The Manoa BioSciences, Inc. Business Plan was also presented at the University of Hawai‘i Business Plan competition in 2007 where it earned a first place finish. As a result of PBCP’s work on the plan, MBI was awarded $32,500 to help defray some of the start-up costs for the business development and gave the push needed to seek $5.0 million in seed money to get the new venture off the ground.
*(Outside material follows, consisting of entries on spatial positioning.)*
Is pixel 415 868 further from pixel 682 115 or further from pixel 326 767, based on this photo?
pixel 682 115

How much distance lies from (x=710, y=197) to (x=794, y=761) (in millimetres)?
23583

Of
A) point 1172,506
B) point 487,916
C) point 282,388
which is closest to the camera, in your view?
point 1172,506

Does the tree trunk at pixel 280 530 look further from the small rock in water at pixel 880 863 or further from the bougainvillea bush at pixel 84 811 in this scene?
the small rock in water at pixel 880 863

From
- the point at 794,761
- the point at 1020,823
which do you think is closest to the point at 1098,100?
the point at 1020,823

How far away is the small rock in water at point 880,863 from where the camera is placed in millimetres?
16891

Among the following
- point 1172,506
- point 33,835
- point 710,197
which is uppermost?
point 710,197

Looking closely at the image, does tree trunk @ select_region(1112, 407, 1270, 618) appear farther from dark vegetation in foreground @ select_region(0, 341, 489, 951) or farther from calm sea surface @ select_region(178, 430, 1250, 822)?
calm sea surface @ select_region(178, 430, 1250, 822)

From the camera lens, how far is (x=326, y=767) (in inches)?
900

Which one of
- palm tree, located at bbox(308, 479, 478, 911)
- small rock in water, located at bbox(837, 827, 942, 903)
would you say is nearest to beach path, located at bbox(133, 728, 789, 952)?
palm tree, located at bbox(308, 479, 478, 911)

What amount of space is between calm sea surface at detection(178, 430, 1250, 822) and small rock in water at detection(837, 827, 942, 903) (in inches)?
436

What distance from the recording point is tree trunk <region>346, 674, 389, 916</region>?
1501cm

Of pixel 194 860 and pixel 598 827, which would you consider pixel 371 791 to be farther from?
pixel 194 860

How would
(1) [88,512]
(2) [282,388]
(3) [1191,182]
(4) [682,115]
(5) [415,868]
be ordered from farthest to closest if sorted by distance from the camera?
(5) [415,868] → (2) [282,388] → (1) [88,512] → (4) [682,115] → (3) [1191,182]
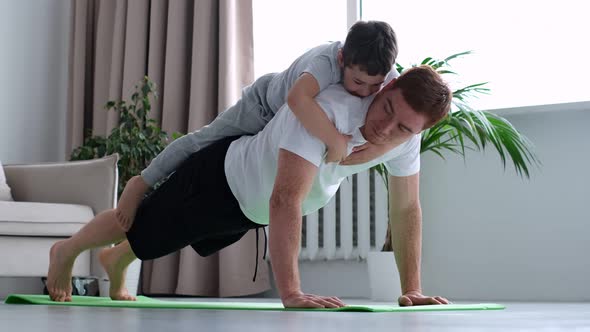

As a result of the study and implementation of the fiber optic cable connection, significant employment opportunities have been created for Samoans from Independent Samoa and other South Pacific neighbors who will be working from projected satellite work stations connected to American Samoa, the hub for all future satellite operations. Local job creation is expected to be 1,500 positions, not including supervisory, managerial and executive level positions.
The project was completed under the supervision of Papalii Dr. Failautusi Avegalio, Director of PBCP. The outstanding ASGLPS Research Study team was composed of University of Hawaii Professors Dr. Bob Doktor – Shidler College of Business, Dr. Luciano Minerbi – School of Urban and Regional Planning, and Assistant Professor Luafataalii Dr. Sailiemanu Lilomaiava-Doktor of the University of Hawaii - West Oahu campus-Pacific Island Studies Program. Project Graduate Student Assistant team was composed of: Michael E. Valdez - UH Shidler College of Business Administration PhD student, Nicole Saito - UH Shidler College of Business Administration undergraduate student, Tuamasaga Mataaga Unutoa – UH Medical School MD graduate student, Salilo Julia Foifua – UH MSW graduate student, Taualai Fonoti – Stanford University/Oxford University England Graduate Student, and PBCP Business Development Specialist, Renata Matcheva.